- Məmmədrza Dizə
- Coordinates: 39°17′14″N 45°27′34″E﻿ / ﻿39.28722°N 45.45944°E
- Country: Azerbaijan
- Autonomous republic: Nakhchivan
- District: Babek

Population (2005)^{[citation needed]}
- • Total: 494
- Time zone: UTC+4 (AZT)

= Məmmədrza Dizə =

Məmmədrza Dizə (also, Mammadrza Diza, Memmedrza Dize, until 2003, Yeniyol and Yeniyël) is a village and municipality in the Babek District of Nakhchivan, Azerbaijan. It is located 14 km in the north from the district center, on the foothill area. Its population is busy with grain-growing, vegetable-growing, poultry and animal husbandry. There are secondary school, club, library, mosque and a medical center in the village. It has a population of 494.

==Etymology==
The settlement of Yeniyol (New road) was built in the years of the Soviet rule and as a symbol it was named like this.
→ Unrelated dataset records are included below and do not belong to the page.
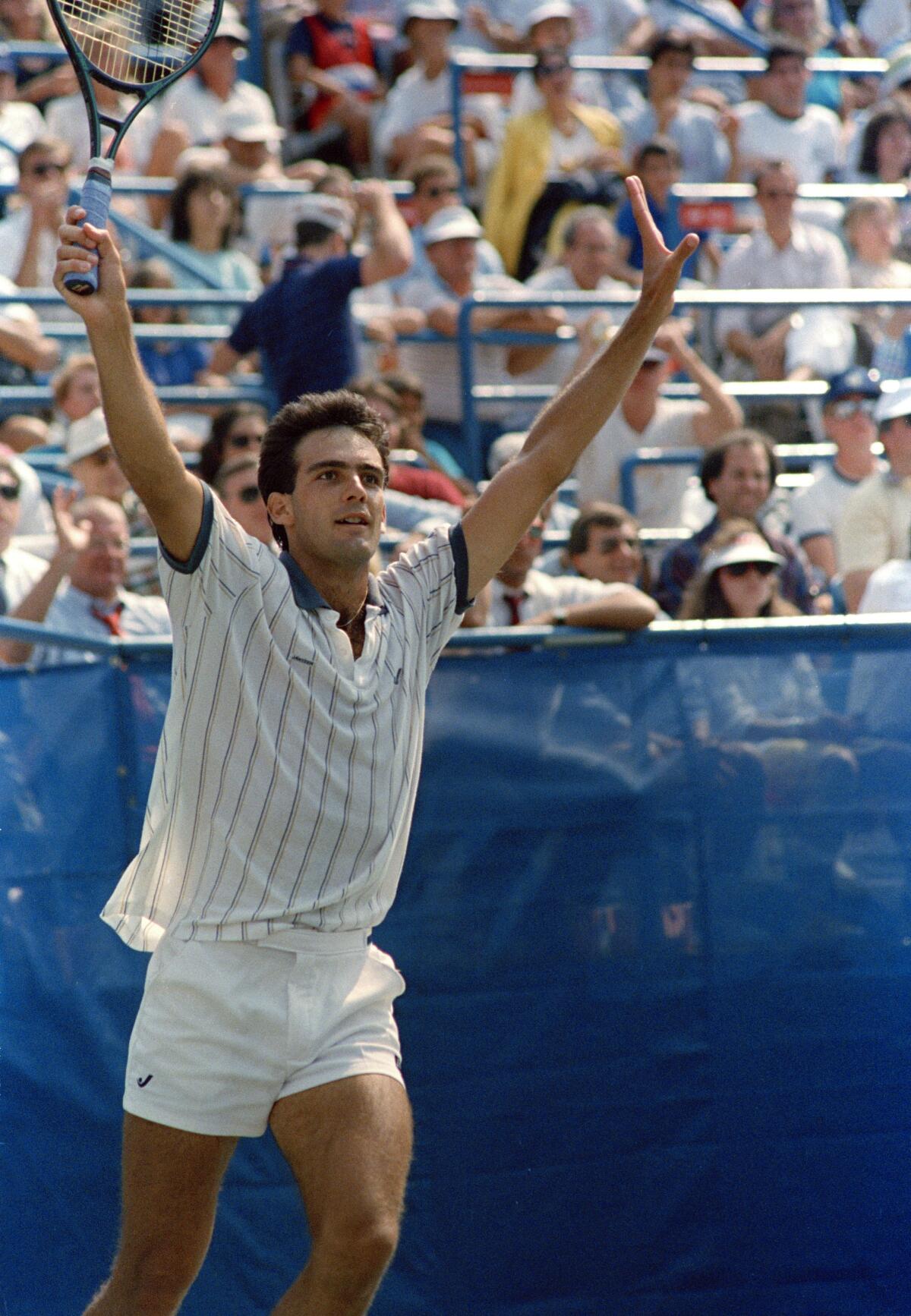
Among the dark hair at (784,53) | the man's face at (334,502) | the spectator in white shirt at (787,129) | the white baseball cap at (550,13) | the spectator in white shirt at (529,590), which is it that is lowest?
the spectator in white shirt at (529,590)

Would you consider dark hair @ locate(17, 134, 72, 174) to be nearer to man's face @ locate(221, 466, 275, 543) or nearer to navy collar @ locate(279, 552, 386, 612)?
man's face @ locate(221, 466, 275, 543)

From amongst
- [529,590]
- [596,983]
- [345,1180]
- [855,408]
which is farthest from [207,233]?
[345,1180]

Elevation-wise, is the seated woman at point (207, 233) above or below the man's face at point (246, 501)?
above

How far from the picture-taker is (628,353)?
3.60 metres

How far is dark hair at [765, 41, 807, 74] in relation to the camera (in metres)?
10.5

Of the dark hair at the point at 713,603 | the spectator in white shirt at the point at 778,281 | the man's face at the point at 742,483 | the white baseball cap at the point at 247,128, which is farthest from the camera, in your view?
the white baseball cap at the point at 247,128

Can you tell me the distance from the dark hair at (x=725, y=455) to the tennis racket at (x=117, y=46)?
9.51ft

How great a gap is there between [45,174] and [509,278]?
2.57m

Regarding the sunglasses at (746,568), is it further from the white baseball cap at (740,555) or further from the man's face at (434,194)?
the man's face at (434,194)

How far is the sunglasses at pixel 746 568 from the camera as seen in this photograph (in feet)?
17.4

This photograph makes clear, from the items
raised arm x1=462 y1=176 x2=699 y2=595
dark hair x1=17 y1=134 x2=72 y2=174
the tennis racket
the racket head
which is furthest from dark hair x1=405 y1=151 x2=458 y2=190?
raised arm x1=462 y1=176 x2=699 y2=595

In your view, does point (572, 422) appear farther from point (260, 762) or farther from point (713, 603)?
point (713, 603)

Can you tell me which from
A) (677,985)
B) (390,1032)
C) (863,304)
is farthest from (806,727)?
(863,304)

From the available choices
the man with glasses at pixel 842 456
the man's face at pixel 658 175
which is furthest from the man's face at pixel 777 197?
the man with glasses at pixel 842 456
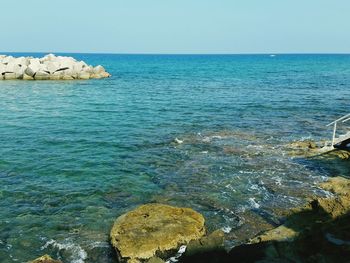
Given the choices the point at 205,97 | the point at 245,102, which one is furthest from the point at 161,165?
the point at 205,97

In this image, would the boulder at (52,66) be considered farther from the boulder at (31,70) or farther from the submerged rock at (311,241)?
the submerged rock at (311,241)

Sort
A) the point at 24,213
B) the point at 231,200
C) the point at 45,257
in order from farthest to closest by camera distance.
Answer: the point at 231,200 → the point at 24,213 → the point at 45,257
Since 2003, the name of the village was officially registered as Məmmədrza Dizə which was existed in this territory in the past. The name was made up from the components of Məmmədrza (Məmmədrza is the person name) and Dizə (the old term of Iranian origin, means as "village", "castle", "fortified") means "a village belonging to Mammadrza".